=== Text passage ===
How do we live out long-term suffering with others in a society that has a hard time with long-term anything? There are many of us who aren’t going to get well. We get the I just know that Jesus is going to heal you, and Just pray and you will be fine, or Have you tried this latest thing—I’m sure it will help you. But what we need is just love and community to do life with?

Dear Church, dear people who love Jesus, dear friends, this is a message from the depths of my heart. It might sound harsh, but I mean it with so much love: Stop it. Stop. Trying. To. Fix. Each. Other.

I get to be passionate about this topic because this used to be me trying to fix everyone. I couldn’t listen to a person’s heart and story without my mind spinning about how to help them. But fixing is not my job. It is not your job.

Our job is to love. Listen. Support. And that might be it.

Sounds hard, doesn’t it? Especially if someone has an illness that will last a lifetime. That itch to scram starts creeping up in us, because this is not going to be easy. When I see a friend start to walk with someone who has a lifelong illness, my breath catches. Not an easy path, I think. I stand in awe of the people who choose people whose suffering does not have an end or a cure on this earth. They are truly the hands and feet of Christ.

Kara wasn’t healed on this earth. It wasn’t because Kara was a sinner. (Of course she was a sinner, but that wasn’t why her healing didn’t happen here.) It wasn’t because she didn’t have enough faith. Kara wasn’t healed on this earth because that is the story God wrote for her.

The person with a life-long illness did not do something wrong. Let me repeat that. The person with a life-long illness did not do something wrong. They were walking along one day, and their life changed drastically, and they probably said, Hey, this isn’t what I asked for. And there may not have been an answer to that cry or the subsequent cries that followed. Sometimes the reason for our suffering is met with silence from God. We don’t know why. We don’t understand. But the story of suffering remains and it’s not going anywhere.

Please do not say Jesus is going to heal you, I just know it.

Have you tried this?

Maybe if you had more faith.

Please.

Please do listen. Hear their heart. Take them a meal or a coffee. Send them a text that says, I know this is hard and I love you. Pick up their kids on the hard days. Choose them in their suffering. Without thinking they might be healed. Don’t accuse me of not believing in miracles. I know they happen. But can you imagine being the person who so desperately wants a miracle but it’s not handed to them? They do not need our reminder that God can do anything. They know, and they want it so badly it’s painful. But if that is not the story God is writing for them, and if that miracle doesn’t come, they are stuck in the day to day. How do I do this? Today? How do I honor God in this path that I don’t want? That I want to punch in the face? I am not grateful for this suffering! Do you hear me, God? I want the miracle.

And if it doesn’t come, they say, Not my will, but yours. They bow their heads and choose another day of gratefulness and joy even in the midst of their suffering.

I have much to learn from these gentle souls and bent wills. From the whispers of not my will, but yours. So Lord, let me learn and not judge. Let me see you. Help me to shut up and listen. Help me to love.
=== Dataset excerpts ===
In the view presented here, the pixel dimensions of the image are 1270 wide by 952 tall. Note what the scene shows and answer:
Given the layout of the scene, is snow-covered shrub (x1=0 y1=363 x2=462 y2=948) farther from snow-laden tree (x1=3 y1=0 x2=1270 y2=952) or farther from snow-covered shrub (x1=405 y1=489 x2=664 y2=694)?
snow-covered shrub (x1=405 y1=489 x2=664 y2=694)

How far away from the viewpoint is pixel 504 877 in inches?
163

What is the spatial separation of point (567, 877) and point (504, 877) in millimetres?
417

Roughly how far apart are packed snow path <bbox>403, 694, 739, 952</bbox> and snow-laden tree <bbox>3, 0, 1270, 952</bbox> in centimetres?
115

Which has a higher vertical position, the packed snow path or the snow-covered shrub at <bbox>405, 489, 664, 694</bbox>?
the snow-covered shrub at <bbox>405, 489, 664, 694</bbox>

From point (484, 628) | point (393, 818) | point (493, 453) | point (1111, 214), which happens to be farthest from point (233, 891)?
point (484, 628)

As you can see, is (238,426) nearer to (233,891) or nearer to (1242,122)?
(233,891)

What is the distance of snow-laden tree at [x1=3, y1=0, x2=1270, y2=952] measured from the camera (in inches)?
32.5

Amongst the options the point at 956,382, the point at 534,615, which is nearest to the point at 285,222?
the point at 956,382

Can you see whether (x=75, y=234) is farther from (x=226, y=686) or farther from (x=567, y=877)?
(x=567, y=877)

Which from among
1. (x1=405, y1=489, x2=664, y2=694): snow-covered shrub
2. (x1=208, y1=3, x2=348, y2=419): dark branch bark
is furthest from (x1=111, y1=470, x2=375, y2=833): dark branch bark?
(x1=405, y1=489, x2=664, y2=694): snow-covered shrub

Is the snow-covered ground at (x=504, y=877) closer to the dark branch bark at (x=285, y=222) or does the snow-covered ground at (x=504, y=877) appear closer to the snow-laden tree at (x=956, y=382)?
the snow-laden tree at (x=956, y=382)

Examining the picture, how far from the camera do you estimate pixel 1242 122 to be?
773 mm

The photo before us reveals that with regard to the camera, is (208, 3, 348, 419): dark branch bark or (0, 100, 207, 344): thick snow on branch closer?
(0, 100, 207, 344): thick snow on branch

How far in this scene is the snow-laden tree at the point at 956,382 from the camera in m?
===
Instructions:
a - For the essay on long-term suffering, state whether each statement agrees with it, answering yes or no and quoting the deciding words: (i) The writer once tried to fix everyone. (ii) Kara was healed because of her faith. (iii) The writer denies that miracles happen.
b - Rename "gratefulness" as "thankfulness" in the essay on long-term suffering, and write out the passage from "And if it doesn’t" up to and including "of their suffering.".
c - According to the essay on long-term suffering, what is our job?
Rely solely on the text when responding.

Expected responses:
a -
(i) Yes: "this used to be me trying to fix everyone."
(ii) No: "Kara wasn’t healed on this earth."
(iii) No: "Don’t accuse me of not believing in miracles. I know they happen."

b -
And if it doesn’t come, they say, Not my will, but yours. They bow their heads and choose another day of thankfulness and joy even in the midst of their suffering.

c - To love, listen, and support.